Accurate and robust ultrasound image segmentation is critical for computer-aided diagnostic systems. Nevertheless, the inherent challenges of ultrasound imaging, such as blurry boundaries and speckle noise, often cause traditional segmentation methods to struggle with performance. Despite recent advancements in universal image segmentation, such as the Segment Anything Model, existing interactive segmentation methods still suffer from inefficiency and lack of specialization. These methods rely heavily on extensive accurate manual or random sampling prompts for interaction, necessitating numerous prompts and iterations to reach satisfactory performance. In response to this challenge, we propose the Evidential Uncertainty-Guided Interactive Segmentation (EUGIS), an end-to-end, efficient tiered interactive segmentation paradigm based on evidential uncertainty estimation for ultrasound image segmentation. Specifically, EUGIS harnesses evidence-based uncertainty estimation, grounded in Dempster-Shafer theory and Subjective Logic, to gauge the level of uncertainty in the predictions of model for different regions. By prioritizing sampling the high-uncertainty region, our method can effectively simulate the interactive behavior of well-trained radiologists, enhancing the targeted of sampling while reducing the number of prompts and iterations required.Additionally, we propose a trainable calibration mechanism for uncertainty estimation, which can further optimize the boundary between certainty and uncertainty, thereby enhancing the confidence of uncertainty estimation.
Paper Structure (29 sections, 16 equations, 4 figures, 5 tables)
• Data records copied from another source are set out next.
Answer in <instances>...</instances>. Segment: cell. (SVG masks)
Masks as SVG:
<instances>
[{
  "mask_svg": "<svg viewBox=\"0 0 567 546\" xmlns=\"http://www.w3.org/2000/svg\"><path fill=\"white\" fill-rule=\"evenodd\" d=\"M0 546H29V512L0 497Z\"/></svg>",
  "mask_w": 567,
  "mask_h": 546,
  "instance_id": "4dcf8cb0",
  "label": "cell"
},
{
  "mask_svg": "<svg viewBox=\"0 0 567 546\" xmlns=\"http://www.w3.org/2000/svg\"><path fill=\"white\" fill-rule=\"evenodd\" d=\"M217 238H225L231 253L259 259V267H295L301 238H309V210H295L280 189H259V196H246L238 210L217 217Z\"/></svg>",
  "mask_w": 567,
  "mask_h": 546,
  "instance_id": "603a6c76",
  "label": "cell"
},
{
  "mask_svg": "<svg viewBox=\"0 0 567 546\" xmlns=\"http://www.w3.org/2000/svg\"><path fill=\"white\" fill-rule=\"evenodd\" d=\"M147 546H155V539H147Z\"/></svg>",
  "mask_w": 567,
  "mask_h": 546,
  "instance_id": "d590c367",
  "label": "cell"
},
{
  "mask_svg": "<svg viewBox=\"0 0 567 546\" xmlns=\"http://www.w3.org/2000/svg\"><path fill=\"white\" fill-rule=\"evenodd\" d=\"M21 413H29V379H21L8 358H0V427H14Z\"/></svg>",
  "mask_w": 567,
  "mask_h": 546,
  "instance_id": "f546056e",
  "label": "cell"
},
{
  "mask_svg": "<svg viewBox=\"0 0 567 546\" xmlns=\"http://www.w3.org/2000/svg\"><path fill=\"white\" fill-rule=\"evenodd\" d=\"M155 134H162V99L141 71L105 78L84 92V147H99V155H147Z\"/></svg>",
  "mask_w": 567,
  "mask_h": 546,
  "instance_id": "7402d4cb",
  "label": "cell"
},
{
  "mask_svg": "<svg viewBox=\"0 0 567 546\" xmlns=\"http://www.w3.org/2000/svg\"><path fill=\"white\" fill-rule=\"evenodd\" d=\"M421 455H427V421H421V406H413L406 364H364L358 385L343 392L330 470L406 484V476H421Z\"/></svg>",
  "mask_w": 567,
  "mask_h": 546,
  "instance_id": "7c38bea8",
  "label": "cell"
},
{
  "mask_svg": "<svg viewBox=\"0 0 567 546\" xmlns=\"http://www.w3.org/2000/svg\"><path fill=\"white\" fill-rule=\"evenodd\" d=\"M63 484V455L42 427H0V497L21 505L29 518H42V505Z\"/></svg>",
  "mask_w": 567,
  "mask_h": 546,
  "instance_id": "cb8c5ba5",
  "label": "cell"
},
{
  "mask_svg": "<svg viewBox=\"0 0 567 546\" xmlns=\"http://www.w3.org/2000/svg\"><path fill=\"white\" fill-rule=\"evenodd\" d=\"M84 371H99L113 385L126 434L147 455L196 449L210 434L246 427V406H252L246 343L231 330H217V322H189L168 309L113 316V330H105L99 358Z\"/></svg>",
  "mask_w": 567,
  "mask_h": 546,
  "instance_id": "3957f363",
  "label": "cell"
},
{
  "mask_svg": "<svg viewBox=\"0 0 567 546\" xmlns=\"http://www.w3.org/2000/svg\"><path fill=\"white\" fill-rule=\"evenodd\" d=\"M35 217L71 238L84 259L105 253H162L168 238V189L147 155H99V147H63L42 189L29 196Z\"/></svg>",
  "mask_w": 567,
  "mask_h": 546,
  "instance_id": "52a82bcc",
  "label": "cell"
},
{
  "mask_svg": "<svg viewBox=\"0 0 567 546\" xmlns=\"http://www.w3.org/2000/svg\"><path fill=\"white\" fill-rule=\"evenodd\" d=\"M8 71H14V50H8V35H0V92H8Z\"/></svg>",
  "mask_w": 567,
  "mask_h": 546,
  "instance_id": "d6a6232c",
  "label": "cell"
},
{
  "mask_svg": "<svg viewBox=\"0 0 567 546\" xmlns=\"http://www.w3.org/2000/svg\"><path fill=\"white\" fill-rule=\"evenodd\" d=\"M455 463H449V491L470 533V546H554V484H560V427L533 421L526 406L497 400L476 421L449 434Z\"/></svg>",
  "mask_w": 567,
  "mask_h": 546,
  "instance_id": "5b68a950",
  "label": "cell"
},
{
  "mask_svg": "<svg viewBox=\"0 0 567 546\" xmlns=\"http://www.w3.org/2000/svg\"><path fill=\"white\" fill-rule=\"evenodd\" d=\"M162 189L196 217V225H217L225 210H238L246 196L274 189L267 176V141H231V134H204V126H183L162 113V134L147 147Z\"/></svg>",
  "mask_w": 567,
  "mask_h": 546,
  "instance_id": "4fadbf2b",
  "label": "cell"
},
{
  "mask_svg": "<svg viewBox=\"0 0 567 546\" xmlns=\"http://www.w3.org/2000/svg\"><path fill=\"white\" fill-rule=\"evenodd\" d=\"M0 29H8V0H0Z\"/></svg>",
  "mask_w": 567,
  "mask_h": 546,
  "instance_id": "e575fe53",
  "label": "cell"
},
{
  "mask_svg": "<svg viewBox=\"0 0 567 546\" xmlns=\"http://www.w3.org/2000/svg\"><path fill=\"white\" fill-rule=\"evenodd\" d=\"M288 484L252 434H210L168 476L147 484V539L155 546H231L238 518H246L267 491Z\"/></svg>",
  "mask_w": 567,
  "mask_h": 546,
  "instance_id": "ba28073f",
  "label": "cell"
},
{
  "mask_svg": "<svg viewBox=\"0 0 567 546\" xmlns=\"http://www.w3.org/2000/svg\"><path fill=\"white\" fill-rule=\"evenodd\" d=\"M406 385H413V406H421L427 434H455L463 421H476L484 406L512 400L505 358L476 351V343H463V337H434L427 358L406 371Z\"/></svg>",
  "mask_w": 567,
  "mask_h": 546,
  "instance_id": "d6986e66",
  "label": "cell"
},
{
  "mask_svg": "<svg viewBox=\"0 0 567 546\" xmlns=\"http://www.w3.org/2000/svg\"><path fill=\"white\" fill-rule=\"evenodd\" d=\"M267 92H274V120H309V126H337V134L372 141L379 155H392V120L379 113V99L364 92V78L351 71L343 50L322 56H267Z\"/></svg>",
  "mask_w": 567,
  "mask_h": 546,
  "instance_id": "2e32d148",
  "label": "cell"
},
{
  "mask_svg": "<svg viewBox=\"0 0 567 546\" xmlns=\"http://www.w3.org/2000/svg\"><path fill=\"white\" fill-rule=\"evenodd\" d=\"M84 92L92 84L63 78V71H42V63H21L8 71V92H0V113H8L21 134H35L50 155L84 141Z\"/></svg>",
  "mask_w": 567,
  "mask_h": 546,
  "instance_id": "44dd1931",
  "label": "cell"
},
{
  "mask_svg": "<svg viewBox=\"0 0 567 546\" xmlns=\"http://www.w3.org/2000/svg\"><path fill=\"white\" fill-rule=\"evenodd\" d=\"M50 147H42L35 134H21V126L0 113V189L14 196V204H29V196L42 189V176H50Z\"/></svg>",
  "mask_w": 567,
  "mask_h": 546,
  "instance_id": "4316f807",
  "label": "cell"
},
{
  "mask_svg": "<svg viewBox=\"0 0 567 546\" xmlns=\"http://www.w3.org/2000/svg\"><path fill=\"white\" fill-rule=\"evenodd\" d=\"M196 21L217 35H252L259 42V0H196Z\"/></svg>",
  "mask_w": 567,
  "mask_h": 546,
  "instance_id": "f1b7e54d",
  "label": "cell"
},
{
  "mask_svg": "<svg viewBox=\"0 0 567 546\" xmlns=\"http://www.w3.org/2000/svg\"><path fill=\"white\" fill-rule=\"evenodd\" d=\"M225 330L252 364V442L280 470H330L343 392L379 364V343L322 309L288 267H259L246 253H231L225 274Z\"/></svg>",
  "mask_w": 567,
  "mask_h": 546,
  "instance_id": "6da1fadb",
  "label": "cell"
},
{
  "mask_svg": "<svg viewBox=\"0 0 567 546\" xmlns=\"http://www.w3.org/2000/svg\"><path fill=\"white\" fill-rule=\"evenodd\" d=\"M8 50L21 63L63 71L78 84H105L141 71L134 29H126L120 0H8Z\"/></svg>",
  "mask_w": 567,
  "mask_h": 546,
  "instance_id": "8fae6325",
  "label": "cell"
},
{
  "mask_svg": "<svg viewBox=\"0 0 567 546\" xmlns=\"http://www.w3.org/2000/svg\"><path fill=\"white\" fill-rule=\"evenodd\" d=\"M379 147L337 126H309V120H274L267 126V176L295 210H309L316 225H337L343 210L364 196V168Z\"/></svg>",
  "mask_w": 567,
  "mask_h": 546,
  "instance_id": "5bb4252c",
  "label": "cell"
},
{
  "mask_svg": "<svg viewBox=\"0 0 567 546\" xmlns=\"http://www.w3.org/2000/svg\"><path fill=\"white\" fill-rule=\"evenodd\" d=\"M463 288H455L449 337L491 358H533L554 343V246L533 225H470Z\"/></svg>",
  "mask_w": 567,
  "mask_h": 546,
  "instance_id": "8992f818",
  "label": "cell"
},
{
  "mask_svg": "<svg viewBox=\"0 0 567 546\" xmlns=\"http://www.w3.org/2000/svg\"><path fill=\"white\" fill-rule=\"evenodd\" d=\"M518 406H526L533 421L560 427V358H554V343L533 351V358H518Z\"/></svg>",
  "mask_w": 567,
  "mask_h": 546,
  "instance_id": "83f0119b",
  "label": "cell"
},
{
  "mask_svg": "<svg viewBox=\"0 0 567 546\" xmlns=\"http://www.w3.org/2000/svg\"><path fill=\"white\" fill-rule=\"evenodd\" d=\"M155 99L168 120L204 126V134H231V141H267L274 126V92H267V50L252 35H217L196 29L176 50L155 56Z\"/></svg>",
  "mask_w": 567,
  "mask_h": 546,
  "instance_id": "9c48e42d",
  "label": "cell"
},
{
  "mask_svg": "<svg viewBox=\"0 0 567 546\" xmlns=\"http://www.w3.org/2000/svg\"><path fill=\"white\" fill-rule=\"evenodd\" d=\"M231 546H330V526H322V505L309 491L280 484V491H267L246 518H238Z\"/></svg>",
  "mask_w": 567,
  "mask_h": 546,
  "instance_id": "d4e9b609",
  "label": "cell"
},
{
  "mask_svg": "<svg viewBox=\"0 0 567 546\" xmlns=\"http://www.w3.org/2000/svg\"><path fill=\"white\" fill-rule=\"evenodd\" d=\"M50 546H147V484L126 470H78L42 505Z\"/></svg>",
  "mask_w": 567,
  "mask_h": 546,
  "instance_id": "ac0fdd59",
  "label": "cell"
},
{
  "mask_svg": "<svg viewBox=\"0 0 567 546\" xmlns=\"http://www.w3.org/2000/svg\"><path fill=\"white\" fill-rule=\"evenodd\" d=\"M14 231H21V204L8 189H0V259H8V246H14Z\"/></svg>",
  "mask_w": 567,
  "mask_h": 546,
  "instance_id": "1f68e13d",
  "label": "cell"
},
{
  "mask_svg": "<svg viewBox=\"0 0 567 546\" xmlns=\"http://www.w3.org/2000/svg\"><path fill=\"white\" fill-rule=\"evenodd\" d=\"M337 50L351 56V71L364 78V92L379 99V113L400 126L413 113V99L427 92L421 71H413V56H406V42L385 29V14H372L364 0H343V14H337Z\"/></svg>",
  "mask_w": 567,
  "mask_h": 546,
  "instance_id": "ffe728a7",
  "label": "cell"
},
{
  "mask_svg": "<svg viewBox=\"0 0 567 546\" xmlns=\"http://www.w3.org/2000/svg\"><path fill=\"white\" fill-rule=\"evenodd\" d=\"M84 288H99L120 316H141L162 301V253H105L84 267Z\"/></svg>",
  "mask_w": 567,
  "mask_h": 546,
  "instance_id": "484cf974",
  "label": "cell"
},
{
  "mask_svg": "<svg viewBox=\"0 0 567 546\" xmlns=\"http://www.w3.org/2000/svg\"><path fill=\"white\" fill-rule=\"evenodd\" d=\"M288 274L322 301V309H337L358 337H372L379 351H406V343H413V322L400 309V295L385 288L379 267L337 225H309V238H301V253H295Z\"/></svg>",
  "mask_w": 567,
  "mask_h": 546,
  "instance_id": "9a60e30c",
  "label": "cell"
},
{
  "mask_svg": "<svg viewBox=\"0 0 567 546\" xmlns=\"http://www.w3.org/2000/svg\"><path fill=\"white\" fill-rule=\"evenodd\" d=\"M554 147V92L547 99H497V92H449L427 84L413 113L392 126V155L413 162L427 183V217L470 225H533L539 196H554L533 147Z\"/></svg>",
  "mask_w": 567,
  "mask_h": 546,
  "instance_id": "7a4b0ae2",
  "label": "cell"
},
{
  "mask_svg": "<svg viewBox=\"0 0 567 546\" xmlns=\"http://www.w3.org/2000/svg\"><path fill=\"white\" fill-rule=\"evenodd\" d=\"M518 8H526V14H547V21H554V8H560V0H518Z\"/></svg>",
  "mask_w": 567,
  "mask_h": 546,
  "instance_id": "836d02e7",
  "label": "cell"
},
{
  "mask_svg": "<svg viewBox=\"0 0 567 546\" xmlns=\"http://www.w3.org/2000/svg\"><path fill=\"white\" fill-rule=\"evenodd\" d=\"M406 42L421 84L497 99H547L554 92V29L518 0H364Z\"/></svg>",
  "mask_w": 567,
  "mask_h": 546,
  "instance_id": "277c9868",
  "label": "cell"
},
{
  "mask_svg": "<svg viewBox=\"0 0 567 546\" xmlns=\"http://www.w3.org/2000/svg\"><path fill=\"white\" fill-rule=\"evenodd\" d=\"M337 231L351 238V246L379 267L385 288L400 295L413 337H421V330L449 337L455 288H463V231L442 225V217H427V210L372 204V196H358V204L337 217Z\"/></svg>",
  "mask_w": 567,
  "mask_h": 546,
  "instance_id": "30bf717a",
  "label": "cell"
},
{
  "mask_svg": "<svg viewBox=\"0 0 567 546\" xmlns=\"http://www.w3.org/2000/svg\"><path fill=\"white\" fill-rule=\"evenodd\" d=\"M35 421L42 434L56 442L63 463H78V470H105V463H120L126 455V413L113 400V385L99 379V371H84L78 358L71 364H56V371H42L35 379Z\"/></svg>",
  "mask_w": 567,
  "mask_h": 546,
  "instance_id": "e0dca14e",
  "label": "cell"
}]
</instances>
This paper contains 29 sections, 16 equations, 4 figures, 5 tables.

Figures (4)

  • Figure 1: Different interactive segmentation paradigms, $x^t$ and $p^t$ refer to the input image and prompt in the iteration $t$, respectively. (a) Semi-automatic paradigm with the human-in-loop interaction process; (b) End-to-End paradigm with human-simulated prompt information; (c) Our proposed method with prompts generated by uncertainty map.
  • Figure 2: Overview of our two-stage interactive segmentation paradigm through evidence-based uncertainty estimation. In the first stage, an evidential calibrated model is trained to generate the uncertainty map, and it retains uncertainty map from the first-stage model are used as the point prompt generator, retain the interactive segmentation model in the second stage, which can be repeated for $M-1$ iterations in the process of forward propagation.
  • Figure 3: Visualization of comparison experimental results on the BUSI dataset. The two columns on the far right represent our proposed method EUGIS and the corresponding uncertainty map. Label, MSA and Med2D refer to the Ground Truth, Medical SAM Adapter and SAM-Med2D, respectively.
  • Figure 4: The effect of the number of point prompts and iterations on performance in EUGIS.